À l’issue de son stage junior, fort d’une fiche étincelante de 32-7-8, le gardien québécois se présente au camp des Kings en confiance, mais on lui indique le chemin de la East Coast Hockey League.
« C’est la mentalité à Los Angeles et on m’a expliqué que c’est ce qu’avait aussi fait Jonathan Quick. Ils croient à ce cheminement et je ne me suis jamais senti abandonné pendant mes deux saisons à Ontario, dans la ECHL, raconte Bérubé. On jouait à 50 minutes de L. A. et il y avait toujours un dépisteur ou un entraîneur à nos matchs. On me donnait un rapport après chacune de mes sorties. Je savais qu’on m’avait à l’œil et mon objectif demeurait de m’améliorer pour graduer dans la Ligue américaine », poursuit-il.
En septembre 2013, après deux saisons complètes dans la ECHL, l’espoir des Kings se rapproche de son but suprême et se retrouve avec les Monarchs de Manchester. La première année dans la AHL se déroule relativement bien, puis l’an passé il a compilé des statistiques très impressionnantes avec une fiche de 37-9-4 et une moyenne de buts alloués de 2,18. Après quatre ans dans les mineures, il savait plus que jamais qu’il possédait tout ce qu’il fallait pour atteindre la LNH. Quand les Kings ont conclu une entente avec Jhonas Enroth, le 1er juillet dernier, il s’est douté que ça ne se produirait toutefois pas avec l’organisation qui l’avait repêché six ans plus tôt.
Soumis au ballottage, il a été réclamé par les Islanders avec qui il se retrouve depuis le premier jour du camp d’entraînement, et le 10 octobre dernier, à 24 ans, il a pris part à son premier match dans la LNH en affrontant les Blackhawks, à Chicago.
« J’étais pas mal nerveux, car je savais que c’était un gros défi que d’affronter les champions de la coupe Stanley, se souvient Bérubé.

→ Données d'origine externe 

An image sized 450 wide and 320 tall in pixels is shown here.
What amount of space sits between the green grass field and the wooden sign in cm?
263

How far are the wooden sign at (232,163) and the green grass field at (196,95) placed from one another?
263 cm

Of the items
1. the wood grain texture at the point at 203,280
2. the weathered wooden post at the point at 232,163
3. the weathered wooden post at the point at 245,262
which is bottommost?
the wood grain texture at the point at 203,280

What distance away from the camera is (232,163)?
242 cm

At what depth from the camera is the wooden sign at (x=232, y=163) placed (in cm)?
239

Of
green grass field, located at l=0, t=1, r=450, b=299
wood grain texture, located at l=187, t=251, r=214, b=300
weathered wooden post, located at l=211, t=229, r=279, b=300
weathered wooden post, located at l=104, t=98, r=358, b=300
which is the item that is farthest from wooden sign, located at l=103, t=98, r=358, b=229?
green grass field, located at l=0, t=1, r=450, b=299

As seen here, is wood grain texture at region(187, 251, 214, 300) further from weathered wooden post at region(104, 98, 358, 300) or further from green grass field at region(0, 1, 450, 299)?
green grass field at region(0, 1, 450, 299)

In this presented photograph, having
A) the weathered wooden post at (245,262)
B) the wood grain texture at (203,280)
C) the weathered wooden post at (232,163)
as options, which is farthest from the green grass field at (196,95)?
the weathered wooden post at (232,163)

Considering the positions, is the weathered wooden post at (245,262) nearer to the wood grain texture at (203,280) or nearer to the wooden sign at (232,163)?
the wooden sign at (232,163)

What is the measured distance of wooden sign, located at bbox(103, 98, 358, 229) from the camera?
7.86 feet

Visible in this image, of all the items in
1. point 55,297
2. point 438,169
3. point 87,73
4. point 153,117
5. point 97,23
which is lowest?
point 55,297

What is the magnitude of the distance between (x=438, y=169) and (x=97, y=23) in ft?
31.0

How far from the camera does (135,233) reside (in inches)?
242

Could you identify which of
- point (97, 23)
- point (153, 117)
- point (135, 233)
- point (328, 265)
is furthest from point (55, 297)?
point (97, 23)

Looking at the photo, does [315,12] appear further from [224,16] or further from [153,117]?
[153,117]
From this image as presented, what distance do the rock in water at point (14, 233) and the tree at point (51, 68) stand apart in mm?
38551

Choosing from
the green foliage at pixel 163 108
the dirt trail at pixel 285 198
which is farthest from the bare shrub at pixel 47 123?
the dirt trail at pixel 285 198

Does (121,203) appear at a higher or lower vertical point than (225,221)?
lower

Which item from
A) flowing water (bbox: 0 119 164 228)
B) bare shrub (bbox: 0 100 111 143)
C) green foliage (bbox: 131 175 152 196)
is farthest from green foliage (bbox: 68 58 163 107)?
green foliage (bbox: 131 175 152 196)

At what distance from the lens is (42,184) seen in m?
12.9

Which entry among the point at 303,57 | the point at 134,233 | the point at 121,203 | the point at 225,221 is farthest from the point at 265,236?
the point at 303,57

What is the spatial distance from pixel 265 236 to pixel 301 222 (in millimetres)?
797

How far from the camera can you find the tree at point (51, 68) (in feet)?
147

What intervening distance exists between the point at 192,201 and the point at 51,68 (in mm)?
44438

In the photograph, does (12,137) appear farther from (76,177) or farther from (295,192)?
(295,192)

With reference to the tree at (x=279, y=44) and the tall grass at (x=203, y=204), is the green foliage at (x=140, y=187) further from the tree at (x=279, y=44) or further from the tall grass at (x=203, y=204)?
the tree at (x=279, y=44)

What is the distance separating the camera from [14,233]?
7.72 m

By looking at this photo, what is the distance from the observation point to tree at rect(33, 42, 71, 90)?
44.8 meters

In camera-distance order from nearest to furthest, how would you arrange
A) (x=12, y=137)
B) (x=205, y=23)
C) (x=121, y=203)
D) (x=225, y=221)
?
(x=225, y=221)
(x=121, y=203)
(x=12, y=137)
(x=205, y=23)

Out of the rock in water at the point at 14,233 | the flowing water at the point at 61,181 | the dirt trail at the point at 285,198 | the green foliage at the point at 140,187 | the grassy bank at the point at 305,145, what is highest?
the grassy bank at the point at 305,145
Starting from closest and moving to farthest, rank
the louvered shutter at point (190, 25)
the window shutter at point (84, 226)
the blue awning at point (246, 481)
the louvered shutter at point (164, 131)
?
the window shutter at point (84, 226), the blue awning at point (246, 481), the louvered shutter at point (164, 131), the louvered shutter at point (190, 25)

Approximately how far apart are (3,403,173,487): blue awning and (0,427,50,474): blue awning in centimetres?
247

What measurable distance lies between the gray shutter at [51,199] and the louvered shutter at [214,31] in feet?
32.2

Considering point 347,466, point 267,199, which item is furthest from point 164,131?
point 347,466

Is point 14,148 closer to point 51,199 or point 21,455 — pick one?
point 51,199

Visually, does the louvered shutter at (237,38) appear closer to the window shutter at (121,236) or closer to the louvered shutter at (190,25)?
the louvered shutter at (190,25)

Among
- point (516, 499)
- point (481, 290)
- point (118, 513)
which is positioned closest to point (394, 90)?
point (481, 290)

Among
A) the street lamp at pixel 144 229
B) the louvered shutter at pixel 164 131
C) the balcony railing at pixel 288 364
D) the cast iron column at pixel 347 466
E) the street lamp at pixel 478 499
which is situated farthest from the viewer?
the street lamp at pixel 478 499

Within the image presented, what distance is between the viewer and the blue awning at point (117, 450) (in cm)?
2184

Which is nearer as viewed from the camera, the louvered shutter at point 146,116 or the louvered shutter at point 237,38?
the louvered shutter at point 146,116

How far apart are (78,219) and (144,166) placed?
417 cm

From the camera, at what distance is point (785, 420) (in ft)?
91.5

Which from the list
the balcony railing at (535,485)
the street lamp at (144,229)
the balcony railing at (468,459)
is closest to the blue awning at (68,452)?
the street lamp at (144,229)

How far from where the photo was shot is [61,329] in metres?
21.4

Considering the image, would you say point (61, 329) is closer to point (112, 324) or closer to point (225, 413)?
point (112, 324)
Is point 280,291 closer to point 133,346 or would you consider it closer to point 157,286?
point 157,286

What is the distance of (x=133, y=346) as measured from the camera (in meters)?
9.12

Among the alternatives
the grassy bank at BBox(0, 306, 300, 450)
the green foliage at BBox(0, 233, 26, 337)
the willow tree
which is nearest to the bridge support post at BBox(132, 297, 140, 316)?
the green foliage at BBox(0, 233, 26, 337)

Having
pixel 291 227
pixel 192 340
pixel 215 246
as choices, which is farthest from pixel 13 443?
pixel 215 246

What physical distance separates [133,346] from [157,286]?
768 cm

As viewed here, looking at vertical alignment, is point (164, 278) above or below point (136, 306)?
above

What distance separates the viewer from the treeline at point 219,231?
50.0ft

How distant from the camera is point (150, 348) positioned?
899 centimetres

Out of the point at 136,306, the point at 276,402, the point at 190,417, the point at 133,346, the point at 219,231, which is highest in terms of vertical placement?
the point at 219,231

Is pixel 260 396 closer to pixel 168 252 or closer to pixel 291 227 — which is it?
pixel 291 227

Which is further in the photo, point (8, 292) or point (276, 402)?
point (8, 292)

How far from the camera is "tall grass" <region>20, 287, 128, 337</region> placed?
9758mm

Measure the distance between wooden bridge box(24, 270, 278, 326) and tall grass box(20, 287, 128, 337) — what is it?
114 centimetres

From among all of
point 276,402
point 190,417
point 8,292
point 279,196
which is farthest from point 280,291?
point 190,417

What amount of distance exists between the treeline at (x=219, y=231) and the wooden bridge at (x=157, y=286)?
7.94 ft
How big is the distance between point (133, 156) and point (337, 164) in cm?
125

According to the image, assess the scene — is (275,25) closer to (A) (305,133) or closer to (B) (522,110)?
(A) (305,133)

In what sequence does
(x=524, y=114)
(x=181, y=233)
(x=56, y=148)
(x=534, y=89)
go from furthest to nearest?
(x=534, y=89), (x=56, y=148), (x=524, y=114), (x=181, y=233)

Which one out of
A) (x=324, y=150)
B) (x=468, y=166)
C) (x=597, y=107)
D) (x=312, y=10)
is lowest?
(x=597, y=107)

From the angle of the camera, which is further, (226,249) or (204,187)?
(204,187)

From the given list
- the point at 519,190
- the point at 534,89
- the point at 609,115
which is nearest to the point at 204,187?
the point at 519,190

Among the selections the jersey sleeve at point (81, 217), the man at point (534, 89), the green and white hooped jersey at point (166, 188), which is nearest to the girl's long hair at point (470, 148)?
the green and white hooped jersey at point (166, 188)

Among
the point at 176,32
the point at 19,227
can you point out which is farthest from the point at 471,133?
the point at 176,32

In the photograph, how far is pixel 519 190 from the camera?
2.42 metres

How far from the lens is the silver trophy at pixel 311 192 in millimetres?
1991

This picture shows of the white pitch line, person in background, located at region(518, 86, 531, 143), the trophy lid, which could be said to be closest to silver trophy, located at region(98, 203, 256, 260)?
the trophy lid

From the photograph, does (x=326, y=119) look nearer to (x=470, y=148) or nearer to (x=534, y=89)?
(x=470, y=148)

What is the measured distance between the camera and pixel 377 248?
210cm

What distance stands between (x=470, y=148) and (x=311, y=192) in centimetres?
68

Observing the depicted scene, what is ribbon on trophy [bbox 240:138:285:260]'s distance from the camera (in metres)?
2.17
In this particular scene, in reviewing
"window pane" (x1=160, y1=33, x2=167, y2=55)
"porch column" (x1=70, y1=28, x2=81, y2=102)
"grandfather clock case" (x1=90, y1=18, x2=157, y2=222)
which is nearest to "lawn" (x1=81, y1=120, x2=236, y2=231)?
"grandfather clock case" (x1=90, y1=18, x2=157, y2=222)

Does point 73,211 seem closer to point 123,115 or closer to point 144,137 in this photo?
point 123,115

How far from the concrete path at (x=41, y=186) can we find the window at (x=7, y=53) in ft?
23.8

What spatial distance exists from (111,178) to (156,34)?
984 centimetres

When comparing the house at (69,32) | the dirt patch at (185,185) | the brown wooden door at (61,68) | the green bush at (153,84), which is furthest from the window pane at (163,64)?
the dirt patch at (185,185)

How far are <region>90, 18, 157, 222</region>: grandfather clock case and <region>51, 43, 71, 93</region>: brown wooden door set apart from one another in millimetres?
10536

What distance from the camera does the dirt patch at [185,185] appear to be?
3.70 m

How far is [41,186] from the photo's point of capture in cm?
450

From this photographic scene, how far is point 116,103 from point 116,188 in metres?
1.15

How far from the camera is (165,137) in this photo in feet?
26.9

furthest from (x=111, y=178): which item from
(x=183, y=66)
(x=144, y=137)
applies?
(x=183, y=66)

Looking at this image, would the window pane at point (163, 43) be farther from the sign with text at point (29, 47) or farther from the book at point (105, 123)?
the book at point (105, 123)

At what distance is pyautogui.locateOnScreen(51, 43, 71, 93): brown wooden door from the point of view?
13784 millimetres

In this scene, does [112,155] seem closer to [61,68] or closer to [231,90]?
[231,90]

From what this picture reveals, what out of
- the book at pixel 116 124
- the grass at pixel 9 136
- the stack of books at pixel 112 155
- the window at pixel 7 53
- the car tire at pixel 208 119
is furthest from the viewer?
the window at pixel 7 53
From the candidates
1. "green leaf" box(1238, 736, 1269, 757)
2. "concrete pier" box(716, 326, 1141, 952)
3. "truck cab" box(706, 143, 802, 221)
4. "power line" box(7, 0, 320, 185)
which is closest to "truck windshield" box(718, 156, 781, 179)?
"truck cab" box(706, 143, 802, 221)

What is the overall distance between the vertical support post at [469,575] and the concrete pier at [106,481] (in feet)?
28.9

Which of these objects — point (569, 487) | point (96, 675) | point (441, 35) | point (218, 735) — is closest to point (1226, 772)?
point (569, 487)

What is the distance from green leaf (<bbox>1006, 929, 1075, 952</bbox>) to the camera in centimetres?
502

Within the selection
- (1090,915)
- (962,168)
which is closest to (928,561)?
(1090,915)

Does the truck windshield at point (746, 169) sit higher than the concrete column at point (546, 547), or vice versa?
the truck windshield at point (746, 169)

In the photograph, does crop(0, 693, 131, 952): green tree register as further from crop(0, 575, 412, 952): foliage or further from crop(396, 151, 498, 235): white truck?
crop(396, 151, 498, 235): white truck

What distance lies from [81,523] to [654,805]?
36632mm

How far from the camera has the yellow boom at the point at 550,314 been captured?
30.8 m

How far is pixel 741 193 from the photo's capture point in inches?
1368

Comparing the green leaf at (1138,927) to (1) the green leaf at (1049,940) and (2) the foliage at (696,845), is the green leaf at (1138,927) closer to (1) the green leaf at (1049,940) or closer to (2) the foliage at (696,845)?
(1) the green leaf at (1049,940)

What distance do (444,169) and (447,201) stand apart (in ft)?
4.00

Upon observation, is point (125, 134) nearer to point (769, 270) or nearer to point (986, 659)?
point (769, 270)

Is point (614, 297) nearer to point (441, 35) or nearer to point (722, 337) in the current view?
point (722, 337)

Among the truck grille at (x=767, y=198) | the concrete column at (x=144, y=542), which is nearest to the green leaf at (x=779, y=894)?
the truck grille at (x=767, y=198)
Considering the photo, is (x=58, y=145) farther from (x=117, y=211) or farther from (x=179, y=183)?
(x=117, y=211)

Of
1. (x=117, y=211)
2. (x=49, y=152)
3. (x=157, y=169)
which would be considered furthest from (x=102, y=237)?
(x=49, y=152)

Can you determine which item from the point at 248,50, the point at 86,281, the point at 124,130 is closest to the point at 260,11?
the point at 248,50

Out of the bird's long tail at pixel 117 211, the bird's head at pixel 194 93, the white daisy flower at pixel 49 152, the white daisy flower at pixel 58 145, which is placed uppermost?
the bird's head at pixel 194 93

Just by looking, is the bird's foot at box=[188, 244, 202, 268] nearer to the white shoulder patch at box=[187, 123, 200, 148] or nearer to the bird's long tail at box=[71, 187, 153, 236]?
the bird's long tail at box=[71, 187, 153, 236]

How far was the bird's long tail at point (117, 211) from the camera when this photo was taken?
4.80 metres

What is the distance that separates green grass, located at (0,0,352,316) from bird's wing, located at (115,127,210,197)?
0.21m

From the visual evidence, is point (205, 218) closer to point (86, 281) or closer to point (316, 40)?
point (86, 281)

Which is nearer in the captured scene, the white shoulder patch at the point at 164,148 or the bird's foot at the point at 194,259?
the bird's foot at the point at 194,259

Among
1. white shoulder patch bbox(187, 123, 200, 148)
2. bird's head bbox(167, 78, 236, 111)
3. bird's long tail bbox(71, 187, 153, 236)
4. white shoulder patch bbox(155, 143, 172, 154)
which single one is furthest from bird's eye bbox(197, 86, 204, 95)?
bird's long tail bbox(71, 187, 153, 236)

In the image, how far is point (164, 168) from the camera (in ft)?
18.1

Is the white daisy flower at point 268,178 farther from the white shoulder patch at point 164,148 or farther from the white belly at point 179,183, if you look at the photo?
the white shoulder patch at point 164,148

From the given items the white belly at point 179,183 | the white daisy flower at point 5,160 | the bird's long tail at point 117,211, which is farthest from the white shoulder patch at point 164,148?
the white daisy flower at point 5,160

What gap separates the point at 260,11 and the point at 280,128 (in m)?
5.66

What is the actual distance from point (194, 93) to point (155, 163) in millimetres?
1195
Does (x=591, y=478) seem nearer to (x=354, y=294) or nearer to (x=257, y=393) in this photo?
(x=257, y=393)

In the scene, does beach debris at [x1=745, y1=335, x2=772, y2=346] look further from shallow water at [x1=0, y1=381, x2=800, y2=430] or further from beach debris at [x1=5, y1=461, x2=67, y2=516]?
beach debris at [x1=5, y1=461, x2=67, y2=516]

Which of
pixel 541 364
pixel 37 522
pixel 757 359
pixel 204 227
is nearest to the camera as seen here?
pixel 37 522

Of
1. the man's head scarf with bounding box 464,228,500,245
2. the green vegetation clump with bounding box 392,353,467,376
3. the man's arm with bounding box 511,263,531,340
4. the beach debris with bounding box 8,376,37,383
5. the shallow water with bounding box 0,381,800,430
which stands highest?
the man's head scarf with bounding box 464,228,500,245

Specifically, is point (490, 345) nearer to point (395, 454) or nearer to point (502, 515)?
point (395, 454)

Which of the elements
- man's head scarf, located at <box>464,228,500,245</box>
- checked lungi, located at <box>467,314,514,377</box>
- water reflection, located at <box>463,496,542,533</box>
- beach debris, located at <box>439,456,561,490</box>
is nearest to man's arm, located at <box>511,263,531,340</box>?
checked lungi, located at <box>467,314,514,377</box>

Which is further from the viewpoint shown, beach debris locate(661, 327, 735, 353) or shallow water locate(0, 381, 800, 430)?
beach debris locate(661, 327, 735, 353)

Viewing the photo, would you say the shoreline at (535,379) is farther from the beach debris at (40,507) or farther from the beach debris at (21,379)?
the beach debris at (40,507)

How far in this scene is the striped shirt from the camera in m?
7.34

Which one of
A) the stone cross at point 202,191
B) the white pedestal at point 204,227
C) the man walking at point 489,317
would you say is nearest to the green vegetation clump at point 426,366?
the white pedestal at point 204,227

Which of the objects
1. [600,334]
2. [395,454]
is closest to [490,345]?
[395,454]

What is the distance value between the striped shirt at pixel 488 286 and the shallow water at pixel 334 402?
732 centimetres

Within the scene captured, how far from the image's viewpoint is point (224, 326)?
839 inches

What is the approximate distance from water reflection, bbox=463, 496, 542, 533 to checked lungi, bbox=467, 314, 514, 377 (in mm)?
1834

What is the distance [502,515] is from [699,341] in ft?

Je me demandais si j’allais être intimidé, mais finalement, j’étais confiant devant le filet, car une fois la partie commencée, la nervosité s’est rapidement dissipée. Les efforts des dernières années ont payé. »
Bérubé n’a pu imiter Andrew Hammond et Mike Condon et il a été contraint de s’avouer vaincu lors de son premier départ en carrière dans le circuit Bettman. Dans la défaite, il s’est quand même bien débrouillé même s’il a cédé sur quatre tirs. Il a effectué trente arrêts, dont un sur une échappée d'Artemi Panarin.
Depuis, Jean-François Bérubé attend sa deuxième chance. À Long Island, on a décidé d’instaurer un ménage à trois cette saison et il partage la besogne avec les vétérans Jaroslav Halak et Thomas Greiss. Jack Capuano ne lui a rien promis pour jeudi soir. Peu importe, ça ne l’empêchera pas de sourire à pleines dents quand il regardera en direction de sa famille dans les gradins.